Virus genetic recombination is an evolutionary process leading to the emergence of more adapted (fit) virus strains. In vitro genetic recombination is a process by which chimera of two or more virus strains from the same virus family are created through co- cultivation.5 The crossover of two nucleic acid strands that share similar sequences can be a mechanism to provide selective bias of new virus strains in human cell lines with distinct receptors. Genetic recombination can occur with both DNA and RNA viruses, including viruses of the Coronaviridae families.

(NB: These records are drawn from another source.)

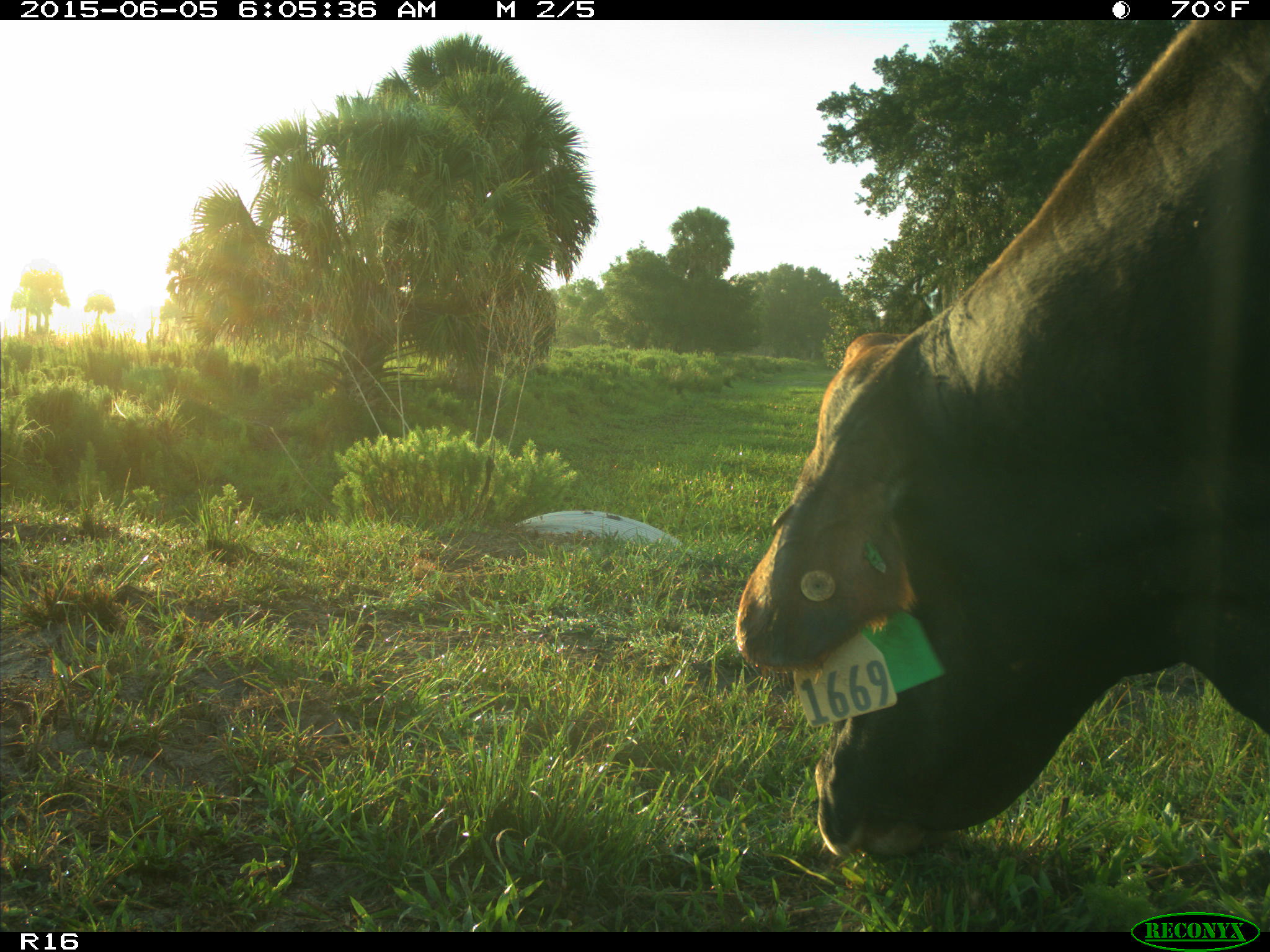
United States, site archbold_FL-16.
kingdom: Animalia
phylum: Chordata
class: Mammalia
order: Artiodactyla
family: Bovidae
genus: Bos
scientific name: Bos taurus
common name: domestic cow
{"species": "Bos taurus (domestic cow)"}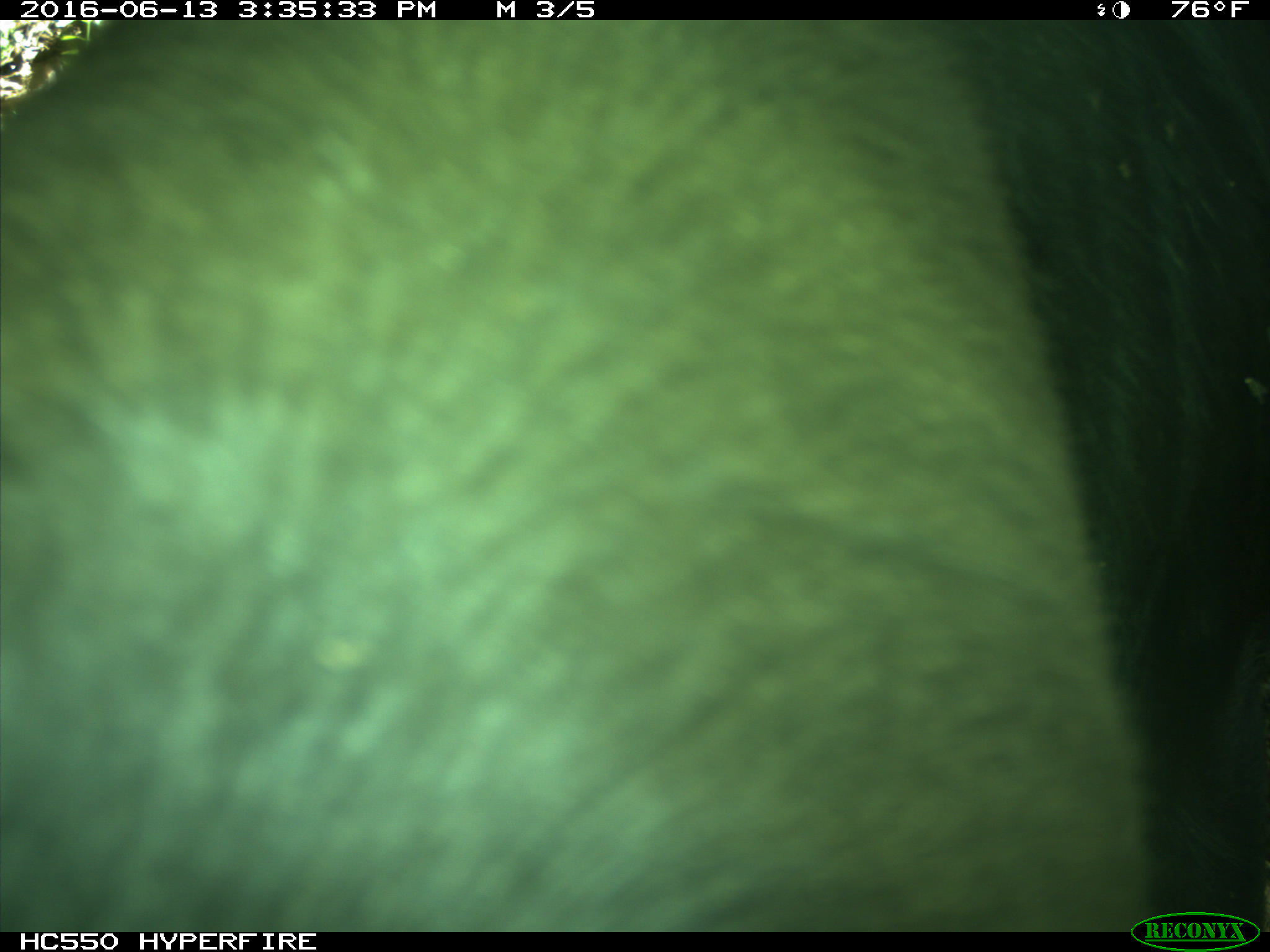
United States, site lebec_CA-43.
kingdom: Animalia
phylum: Chordata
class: Mammalia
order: Artiodactyla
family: Bovidae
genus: Bos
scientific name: Bos taurus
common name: domestic cow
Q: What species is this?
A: Bos taurus (domestic cow).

It is thus plausible that gain of function could be induced via co-cultivation, serial passage, and in vitro genetic recombination with bat R. affinis, RaTG13, and pangolin coronavirus6 and thus produce a new lineage of a unique virus with particular receptor requirements. This process would allow for acquired features which, in turn, would allow for selective infection of human cells, depending on the cell lines used for propagation. The resulting virus would become better adapted, and hence less pathogenic, to the new Asian cell line than to the Caucasian cell line traditionally used for the cultivation of Coronaviruses. The presence of furin cleavage sites has fundamental implications for the pathogenicity of SARS, MERS, and SARS-2. It should be noted that fur in cleavage sites are uncommon in bat beta coronaviruses, which might also argue in favor of a laboratory origin of SARS-2.7,8

The simple yet feasible theory we propose on the plausible laboratory origin of SARS-2 is reinforced by the highly statistically significant association between a lower prevalence of specific genetic blood markers in East and South Asian populations and lower mortality in comparison with Western Europeans during comparable periods of the first wave of COVID-19, a time when viral diversity and immunity induced by natural infection and/or vaccination could not have influenced outcomes. A pairwise comparison of these two regions using a Wilcoxon rank-sum test (W = 167, p-value < 1.0e-06) demonstrates this and is based on the mean of the mortality rates in Western Europe of 0.258 deaths per 100,000 population compared to an average for the Asian regions of 0.028 per 100,000 population.9,10 It should be noted that, differently from the original strains, the Omicron strains caused high mortality rates in Asian populations but not in Western European populations. The Omicron strains likely originated from SARS-2 strains that jumped from humans to mice (spill back), rapidly accumulated mutations conducive to infecting that host, then jumped back into humans (spill over), indicating an inter-species evolutionary origin.11

In summary, it is conceivable that SARS-CoV-2 might have been produced in a laboratory through well-established, widely available, and relatively simple techniques without the need for sophisticated gain-of-function technology. As new evidence continues to emerge, our understanding of the origin of SARS-CoV-2 will continue to evolve.